Now that I'm not posting from my phone, I'd also like to address this as a tangent:
Darkstar wrote:Reversing a program that someone else wrote to reverse a file format? Yeah, because with every layer you put on top the reversing gets easier and easier, right?
I suspect you don't do much actual reverse engineering yourself, or if you do you live the sheltered life of one who only disassembles native code, or worse yet, strictly guesses based on nothing but binary observations.

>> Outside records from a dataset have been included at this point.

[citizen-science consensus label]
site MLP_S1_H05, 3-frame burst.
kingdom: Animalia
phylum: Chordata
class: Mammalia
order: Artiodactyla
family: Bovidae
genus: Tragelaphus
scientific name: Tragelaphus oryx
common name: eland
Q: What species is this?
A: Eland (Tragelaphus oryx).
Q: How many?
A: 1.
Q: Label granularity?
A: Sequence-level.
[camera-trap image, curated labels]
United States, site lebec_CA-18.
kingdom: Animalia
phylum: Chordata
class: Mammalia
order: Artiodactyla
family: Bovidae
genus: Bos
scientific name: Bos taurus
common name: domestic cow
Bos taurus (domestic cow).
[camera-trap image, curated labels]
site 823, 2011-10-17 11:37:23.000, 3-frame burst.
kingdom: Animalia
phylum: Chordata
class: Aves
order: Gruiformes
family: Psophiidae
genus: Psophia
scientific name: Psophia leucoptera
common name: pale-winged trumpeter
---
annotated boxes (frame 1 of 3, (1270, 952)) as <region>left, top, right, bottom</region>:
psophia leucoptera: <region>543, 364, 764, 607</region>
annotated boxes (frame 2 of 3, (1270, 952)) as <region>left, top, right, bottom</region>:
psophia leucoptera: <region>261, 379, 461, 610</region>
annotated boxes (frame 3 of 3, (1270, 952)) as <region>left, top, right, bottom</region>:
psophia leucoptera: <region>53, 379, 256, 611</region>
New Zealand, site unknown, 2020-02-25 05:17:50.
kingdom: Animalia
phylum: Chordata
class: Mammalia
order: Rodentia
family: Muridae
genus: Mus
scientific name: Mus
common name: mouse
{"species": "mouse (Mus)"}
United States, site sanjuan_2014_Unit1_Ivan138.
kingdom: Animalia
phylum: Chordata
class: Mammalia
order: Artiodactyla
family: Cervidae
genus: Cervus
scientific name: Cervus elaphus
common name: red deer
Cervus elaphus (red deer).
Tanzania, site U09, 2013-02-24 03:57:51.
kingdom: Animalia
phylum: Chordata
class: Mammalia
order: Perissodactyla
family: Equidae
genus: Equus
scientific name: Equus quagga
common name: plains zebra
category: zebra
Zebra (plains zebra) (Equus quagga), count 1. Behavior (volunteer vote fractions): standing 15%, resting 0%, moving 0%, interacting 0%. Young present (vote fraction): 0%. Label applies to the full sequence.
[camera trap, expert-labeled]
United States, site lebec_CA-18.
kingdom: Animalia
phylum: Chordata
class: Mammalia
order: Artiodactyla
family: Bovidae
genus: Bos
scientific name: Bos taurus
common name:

When you're talking about shoveling together tools to reverse engineer something on a proprietary embedded system for a different CPU than your tool target, you probably aren't going to have debugging capabilities anywhere near as nice as the ones you have under a desktop OS. And even if you do have a very nice debugging and disassembling solution for the platform you're reversing from, you're still translating it to a different architecture. If you're just disassembling and targeting x86, you can tear the routines straight out of the app, plop them into your own, and you're tentatively done. From there you can step through them, take your time, easily put them through any kind of unit/sandbox test you want, and translate them way more easily with the aid of experimentation and observation in your own isolated framework. That's a far cry from translating blindly from raw disassembly because you can't debug on the platform, and even from translating to a different architecture using a likely limited (in comparison to the x86 debugging tools available) debugging environment.
So, yeah, unless the reverse engineer made a complete mess of things, it is a hell of a lot easier to reverse their work instead of the original in pretty much every case when we're talking about things like gaming console platforms. I can't name a single instance where I've chosen non-x86 over x86 for ease of reversing.